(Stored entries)

## start

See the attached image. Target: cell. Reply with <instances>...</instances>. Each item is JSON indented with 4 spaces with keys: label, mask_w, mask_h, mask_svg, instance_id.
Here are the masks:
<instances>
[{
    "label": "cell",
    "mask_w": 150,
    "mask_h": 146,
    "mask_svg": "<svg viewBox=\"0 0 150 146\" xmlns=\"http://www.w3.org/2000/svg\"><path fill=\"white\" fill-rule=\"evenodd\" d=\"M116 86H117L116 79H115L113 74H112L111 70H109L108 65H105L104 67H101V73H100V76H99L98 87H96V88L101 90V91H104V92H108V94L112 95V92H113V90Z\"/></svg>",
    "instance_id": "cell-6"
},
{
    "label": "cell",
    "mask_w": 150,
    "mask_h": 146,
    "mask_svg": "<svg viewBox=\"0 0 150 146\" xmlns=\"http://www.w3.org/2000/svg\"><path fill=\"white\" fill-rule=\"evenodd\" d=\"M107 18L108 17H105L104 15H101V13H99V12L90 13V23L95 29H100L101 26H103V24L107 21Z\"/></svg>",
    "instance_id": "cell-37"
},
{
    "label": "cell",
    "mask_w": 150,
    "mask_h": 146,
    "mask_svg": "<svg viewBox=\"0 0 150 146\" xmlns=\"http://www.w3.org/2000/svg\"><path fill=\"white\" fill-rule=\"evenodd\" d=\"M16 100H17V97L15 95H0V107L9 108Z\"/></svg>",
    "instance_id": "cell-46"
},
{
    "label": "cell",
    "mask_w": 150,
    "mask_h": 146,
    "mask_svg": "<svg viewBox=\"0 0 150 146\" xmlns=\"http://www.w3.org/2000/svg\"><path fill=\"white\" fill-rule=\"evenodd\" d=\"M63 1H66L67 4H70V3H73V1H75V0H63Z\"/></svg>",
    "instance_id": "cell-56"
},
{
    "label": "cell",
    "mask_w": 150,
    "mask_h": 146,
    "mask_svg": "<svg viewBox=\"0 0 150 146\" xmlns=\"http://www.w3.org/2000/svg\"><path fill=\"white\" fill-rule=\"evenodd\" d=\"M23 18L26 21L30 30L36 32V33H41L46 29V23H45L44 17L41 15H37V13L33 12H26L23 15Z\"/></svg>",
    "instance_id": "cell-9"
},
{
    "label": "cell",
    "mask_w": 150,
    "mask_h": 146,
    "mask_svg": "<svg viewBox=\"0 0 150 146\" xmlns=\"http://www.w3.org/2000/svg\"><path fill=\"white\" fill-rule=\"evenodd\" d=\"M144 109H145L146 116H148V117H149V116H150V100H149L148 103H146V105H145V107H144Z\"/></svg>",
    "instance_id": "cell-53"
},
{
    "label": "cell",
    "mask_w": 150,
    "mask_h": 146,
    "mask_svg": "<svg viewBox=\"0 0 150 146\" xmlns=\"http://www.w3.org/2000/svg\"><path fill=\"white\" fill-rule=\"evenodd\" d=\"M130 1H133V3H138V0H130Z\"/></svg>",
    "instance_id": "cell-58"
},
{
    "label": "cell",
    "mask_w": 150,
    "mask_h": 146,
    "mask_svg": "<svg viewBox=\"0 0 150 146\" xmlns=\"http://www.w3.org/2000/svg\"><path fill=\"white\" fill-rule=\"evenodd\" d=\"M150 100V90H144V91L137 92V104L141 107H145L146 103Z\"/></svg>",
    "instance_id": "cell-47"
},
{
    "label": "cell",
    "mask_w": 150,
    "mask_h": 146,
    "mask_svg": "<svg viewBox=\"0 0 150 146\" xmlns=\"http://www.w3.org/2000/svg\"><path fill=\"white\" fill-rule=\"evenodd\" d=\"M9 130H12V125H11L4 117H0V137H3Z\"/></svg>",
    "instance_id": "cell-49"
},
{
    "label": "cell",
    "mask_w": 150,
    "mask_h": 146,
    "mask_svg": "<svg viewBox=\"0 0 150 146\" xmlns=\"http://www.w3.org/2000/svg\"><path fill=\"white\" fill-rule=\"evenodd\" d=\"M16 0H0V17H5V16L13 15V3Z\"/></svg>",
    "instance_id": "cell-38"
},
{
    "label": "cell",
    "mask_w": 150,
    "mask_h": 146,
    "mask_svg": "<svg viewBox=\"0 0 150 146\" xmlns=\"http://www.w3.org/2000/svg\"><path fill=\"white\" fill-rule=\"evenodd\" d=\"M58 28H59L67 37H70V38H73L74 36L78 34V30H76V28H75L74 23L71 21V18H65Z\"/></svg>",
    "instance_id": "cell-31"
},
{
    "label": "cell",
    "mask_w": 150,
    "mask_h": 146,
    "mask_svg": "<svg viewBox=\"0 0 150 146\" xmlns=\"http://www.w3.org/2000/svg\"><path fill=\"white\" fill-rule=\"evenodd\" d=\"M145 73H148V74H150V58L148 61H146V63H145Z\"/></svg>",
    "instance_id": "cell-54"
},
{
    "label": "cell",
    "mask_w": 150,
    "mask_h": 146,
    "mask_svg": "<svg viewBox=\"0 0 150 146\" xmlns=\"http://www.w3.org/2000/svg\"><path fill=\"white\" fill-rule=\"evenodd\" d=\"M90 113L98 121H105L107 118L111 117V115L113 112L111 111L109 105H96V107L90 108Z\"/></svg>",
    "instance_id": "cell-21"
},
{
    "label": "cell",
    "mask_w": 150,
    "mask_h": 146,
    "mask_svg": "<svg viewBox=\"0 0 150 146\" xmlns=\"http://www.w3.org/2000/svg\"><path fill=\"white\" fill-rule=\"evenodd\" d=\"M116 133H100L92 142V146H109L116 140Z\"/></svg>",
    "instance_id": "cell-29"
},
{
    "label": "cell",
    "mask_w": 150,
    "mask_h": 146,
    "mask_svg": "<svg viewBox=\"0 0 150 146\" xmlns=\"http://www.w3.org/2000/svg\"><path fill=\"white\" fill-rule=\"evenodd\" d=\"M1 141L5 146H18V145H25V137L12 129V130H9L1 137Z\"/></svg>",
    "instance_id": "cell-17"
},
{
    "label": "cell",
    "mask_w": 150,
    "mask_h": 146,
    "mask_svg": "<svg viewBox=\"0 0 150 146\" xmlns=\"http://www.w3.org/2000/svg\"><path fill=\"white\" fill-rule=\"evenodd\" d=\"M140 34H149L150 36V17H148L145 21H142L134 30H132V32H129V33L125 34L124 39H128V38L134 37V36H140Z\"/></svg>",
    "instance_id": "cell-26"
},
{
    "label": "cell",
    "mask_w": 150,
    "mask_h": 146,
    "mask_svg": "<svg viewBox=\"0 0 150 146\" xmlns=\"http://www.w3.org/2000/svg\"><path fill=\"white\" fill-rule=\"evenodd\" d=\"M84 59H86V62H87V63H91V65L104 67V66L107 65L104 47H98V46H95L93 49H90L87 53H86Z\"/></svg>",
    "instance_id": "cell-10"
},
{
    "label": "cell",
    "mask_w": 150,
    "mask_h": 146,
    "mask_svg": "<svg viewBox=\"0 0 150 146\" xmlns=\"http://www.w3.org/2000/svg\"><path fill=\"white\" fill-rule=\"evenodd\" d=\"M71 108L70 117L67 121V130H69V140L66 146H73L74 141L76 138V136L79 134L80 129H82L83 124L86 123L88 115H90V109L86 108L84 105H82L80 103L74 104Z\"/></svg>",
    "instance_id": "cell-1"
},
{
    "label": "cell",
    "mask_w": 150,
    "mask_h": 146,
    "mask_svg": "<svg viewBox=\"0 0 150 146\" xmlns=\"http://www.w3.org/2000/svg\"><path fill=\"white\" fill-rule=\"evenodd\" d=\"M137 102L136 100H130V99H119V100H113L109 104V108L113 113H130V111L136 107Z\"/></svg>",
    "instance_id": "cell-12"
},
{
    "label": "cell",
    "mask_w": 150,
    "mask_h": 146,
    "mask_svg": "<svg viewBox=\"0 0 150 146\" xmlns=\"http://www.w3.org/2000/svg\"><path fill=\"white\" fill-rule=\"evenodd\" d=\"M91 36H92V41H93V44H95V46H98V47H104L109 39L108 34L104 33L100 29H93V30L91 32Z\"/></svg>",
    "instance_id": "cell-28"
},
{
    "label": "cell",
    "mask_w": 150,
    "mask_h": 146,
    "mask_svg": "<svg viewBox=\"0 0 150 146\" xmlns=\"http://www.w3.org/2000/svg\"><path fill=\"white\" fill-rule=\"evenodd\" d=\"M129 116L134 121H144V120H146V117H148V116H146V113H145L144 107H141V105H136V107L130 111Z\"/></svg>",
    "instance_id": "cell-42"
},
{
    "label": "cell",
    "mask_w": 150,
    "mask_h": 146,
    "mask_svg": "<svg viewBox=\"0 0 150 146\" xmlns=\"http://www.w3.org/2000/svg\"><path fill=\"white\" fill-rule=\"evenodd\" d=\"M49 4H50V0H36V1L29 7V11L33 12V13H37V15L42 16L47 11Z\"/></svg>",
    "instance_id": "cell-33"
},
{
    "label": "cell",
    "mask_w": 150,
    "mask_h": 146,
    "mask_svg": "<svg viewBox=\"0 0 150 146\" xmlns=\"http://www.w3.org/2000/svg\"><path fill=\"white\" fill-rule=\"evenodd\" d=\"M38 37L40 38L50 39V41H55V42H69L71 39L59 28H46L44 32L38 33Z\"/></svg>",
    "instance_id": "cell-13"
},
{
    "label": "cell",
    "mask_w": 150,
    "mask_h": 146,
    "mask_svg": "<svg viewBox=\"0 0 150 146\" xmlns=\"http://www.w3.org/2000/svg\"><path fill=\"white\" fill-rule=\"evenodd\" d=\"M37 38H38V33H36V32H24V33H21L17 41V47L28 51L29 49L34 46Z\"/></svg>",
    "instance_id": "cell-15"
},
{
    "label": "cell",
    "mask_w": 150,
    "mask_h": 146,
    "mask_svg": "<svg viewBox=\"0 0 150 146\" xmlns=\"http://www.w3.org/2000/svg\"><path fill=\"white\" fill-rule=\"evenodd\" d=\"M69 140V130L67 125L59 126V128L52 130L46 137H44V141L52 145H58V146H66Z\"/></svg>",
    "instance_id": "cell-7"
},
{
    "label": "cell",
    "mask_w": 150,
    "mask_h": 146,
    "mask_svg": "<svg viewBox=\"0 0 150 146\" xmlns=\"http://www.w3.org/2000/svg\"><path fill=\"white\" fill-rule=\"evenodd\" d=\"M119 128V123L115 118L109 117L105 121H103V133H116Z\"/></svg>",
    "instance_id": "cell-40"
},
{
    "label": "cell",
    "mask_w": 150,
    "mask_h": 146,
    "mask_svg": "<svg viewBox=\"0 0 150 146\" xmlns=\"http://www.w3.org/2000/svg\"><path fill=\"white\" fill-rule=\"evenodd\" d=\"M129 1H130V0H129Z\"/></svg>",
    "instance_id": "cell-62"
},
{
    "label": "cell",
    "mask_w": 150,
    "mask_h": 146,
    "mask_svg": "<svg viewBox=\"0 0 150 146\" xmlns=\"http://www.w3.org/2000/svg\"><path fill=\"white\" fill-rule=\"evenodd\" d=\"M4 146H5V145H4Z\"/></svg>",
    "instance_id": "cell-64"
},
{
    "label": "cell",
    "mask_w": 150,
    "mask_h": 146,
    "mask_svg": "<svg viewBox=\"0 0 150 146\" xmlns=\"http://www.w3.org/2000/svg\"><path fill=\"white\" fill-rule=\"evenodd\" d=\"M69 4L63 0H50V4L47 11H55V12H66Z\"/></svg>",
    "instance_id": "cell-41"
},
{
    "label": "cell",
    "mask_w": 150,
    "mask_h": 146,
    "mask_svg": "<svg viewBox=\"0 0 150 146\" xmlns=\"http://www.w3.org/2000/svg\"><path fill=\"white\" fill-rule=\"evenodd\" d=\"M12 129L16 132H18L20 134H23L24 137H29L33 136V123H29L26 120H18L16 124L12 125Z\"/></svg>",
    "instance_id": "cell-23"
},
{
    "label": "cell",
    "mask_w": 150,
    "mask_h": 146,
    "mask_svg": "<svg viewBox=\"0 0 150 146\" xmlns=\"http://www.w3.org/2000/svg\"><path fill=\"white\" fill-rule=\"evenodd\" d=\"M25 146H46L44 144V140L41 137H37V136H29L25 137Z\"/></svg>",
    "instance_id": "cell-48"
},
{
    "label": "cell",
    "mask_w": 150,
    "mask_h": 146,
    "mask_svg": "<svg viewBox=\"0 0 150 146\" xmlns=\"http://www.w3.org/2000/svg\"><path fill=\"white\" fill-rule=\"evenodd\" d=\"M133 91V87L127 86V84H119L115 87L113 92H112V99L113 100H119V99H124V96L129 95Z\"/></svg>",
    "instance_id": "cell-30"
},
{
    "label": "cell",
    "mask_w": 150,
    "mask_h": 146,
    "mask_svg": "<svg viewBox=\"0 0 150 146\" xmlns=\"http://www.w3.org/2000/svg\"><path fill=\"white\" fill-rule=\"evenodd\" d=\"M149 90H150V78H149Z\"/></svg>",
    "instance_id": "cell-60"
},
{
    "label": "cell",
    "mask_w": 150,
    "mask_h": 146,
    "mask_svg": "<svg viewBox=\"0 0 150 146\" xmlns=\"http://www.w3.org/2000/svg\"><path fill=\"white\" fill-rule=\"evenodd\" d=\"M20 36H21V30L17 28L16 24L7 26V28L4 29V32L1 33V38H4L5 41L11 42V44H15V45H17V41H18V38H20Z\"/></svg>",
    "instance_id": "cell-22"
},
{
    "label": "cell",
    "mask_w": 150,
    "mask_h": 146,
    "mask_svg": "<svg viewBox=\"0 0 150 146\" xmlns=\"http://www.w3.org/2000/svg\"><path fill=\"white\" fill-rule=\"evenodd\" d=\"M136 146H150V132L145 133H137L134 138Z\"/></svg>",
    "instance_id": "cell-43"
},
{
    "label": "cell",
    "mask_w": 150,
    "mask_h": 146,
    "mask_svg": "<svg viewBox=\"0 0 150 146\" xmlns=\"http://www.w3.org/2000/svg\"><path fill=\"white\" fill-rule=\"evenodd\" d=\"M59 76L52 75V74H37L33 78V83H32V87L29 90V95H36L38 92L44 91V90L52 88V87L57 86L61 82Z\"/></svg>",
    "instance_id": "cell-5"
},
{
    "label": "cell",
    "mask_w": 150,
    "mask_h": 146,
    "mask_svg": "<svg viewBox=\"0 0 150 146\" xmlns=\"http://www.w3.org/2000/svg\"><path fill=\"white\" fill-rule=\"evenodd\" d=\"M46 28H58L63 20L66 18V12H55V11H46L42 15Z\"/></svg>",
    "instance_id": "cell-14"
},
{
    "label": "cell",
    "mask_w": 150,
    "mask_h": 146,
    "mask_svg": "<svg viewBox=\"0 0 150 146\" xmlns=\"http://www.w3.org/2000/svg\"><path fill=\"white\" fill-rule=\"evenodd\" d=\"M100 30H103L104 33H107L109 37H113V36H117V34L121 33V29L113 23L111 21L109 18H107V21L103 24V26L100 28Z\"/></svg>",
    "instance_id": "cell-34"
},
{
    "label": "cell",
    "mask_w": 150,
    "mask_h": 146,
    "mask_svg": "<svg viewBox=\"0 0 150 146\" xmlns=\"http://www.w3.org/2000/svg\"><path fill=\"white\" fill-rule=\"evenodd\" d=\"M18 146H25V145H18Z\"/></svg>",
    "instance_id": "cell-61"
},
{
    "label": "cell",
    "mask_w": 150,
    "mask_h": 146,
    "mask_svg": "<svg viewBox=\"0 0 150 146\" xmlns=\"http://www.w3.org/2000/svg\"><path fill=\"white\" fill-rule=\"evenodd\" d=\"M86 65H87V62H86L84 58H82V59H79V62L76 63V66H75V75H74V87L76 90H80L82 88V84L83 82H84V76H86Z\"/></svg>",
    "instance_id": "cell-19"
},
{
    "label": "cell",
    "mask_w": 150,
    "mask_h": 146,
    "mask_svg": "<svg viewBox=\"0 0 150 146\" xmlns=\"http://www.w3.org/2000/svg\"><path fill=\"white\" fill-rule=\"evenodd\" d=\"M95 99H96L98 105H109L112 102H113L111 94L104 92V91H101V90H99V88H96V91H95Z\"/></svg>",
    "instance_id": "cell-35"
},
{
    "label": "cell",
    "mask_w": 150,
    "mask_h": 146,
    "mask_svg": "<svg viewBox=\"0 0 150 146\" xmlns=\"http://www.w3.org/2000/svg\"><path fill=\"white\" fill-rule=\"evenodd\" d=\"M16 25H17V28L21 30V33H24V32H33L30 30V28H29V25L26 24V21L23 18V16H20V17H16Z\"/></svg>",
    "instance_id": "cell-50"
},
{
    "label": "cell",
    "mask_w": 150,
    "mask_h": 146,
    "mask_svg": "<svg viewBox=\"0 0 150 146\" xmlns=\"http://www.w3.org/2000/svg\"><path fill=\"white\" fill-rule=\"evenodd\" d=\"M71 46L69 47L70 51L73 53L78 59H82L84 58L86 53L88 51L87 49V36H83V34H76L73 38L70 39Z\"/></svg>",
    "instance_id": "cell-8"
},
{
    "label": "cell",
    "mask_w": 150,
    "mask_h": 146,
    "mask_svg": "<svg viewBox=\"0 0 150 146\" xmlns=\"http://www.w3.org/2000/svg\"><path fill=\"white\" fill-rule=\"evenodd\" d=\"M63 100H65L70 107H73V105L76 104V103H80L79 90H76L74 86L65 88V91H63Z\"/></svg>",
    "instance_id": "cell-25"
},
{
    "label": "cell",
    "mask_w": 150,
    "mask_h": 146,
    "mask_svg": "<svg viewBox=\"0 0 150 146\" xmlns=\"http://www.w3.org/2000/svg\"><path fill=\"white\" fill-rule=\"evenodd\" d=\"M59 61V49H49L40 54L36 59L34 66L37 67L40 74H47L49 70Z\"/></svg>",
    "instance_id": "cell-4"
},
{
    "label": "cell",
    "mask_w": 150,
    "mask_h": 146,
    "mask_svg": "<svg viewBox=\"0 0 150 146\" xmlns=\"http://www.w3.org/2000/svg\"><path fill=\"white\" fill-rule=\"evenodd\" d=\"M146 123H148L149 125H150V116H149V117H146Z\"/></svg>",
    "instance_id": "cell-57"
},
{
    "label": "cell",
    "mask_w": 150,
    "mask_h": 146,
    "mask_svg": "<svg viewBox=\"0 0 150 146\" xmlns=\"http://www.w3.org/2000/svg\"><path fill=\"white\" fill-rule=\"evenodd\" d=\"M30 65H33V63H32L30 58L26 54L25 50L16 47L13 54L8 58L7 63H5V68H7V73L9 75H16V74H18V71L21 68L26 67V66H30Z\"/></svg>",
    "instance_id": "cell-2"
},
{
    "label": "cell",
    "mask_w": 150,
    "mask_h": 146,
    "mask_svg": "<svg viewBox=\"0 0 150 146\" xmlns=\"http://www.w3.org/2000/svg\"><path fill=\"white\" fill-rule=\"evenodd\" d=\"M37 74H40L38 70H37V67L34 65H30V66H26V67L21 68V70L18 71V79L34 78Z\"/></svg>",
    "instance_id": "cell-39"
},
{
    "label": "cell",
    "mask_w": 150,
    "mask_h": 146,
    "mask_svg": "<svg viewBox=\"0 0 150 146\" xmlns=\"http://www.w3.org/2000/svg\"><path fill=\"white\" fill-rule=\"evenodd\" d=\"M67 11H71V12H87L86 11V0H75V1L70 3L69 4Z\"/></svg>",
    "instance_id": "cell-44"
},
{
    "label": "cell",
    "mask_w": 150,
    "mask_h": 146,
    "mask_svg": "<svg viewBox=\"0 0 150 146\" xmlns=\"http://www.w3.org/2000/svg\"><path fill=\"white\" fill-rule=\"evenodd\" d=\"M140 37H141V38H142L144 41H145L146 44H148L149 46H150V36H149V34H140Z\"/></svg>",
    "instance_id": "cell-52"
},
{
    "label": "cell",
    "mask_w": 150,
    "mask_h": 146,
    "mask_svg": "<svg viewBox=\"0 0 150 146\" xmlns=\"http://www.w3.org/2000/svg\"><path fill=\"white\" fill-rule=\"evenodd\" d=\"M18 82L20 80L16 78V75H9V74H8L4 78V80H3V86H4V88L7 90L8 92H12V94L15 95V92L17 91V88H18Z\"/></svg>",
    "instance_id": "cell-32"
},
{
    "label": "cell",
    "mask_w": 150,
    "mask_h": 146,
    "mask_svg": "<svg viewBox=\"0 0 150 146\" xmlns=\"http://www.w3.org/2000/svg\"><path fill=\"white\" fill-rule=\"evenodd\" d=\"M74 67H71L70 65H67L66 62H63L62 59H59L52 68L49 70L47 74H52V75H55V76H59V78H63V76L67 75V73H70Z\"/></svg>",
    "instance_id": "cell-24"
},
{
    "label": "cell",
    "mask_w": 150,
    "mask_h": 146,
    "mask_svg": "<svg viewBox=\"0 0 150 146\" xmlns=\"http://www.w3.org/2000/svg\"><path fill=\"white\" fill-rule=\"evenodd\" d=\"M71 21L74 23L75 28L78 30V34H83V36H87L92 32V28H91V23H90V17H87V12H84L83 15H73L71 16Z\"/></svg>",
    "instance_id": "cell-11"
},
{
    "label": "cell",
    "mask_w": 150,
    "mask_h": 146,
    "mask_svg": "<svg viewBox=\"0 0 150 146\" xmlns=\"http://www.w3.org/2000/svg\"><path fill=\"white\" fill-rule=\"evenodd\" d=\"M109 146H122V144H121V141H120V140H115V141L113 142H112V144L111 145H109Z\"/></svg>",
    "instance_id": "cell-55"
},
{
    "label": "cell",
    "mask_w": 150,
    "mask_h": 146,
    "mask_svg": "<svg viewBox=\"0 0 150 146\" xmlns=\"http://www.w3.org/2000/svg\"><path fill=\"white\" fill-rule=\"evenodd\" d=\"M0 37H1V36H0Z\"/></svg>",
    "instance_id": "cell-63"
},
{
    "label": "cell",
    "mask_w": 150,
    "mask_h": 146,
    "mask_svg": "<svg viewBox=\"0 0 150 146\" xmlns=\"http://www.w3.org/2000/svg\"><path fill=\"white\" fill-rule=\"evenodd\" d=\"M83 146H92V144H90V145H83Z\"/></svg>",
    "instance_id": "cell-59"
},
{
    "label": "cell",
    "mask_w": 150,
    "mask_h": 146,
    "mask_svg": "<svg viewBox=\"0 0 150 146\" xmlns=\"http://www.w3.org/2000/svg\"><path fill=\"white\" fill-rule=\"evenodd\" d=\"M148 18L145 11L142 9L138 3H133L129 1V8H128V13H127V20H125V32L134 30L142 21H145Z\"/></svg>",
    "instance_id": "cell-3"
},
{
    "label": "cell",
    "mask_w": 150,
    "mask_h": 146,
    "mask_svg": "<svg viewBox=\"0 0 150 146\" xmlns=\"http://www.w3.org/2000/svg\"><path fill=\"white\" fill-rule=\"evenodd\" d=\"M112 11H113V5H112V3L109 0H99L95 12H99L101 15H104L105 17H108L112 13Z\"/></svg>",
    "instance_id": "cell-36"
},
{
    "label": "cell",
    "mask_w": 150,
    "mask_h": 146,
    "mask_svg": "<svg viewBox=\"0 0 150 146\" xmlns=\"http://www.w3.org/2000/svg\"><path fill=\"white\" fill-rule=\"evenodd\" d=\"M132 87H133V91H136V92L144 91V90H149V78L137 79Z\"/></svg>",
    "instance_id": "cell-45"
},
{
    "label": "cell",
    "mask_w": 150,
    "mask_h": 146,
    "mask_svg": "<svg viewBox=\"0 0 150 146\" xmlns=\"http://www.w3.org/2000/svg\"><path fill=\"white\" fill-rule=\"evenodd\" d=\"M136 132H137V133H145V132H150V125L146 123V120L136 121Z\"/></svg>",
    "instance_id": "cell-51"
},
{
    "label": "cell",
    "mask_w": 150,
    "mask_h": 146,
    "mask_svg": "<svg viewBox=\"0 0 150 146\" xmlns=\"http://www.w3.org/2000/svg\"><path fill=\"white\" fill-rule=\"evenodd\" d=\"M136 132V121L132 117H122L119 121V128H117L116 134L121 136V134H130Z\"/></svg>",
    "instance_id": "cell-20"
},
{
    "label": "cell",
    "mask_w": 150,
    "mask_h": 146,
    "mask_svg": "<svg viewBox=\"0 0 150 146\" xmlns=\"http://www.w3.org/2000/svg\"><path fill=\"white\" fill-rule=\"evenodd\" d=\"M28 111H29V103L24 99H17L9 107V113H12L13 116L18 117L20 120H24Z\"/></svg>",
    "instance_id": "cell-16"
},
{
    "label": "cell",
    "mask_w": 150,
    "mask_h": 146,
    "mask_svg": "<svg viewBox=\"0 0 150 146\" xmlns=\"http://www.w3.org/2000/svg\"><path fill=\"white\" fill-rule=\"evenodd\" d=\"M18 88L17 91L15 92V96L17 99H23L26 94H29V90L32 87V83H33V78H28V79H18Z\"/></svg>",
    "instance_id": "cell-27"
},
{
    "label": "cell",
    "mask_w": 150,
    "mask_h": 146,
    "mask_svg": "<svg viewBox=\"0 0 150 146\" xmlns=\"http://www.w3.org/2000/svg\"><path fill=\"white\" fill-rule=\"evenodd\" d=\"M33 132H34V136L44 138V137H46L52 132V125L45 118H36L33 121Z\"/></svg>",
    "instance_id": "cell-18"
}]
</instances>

## end

Please write out the records, starting at their first line and ending at the line that contains "18L108 17H105L104 15H101V13H99V12L90", with both of those lines included.

See the attached image. Target: cell. Reply with <instances>...</instances>. Each item is JSON indented with 4 spaces with keys: label, mask_w, mask_h, mask_svg, instance_id.
Here are the masks:
<instances>
[{
    "label": "cell",
    "mask_w": 150,
    "mask_h": 146,
    "mask_svg": "<svg viewBox=\"0 0 150 146\" xmlns=\"http://www.w3.org/2000/svg\"><path fill=\"white\" fill-rule=\"evenodd\" d=\"M116 86H117L116 79H115L113 74H112L111 70H109L108 65H105L104 67H101V73H100V76H99L98 87H96V88L101 90V91H104V92H108V94L112 95V92H113V90Z\"/></svg>",
    "instance_id": "cell-6"
},
{
    "label": "cell",
    "mask_w": 150,
    "mask_h": 146,
    "mask_svg": "<svg viewBox=\"0 0 150 146\" xmlns=\"http://www.w3.org/2000/svg\"><path fill=\"white\" fill-rule=\"evenodd\" d=\"M107 18L108 17H105L104 15H101V13H99V12L90 13V23L95 29H100L101 26H103V24L107 21Z\"/></svg>",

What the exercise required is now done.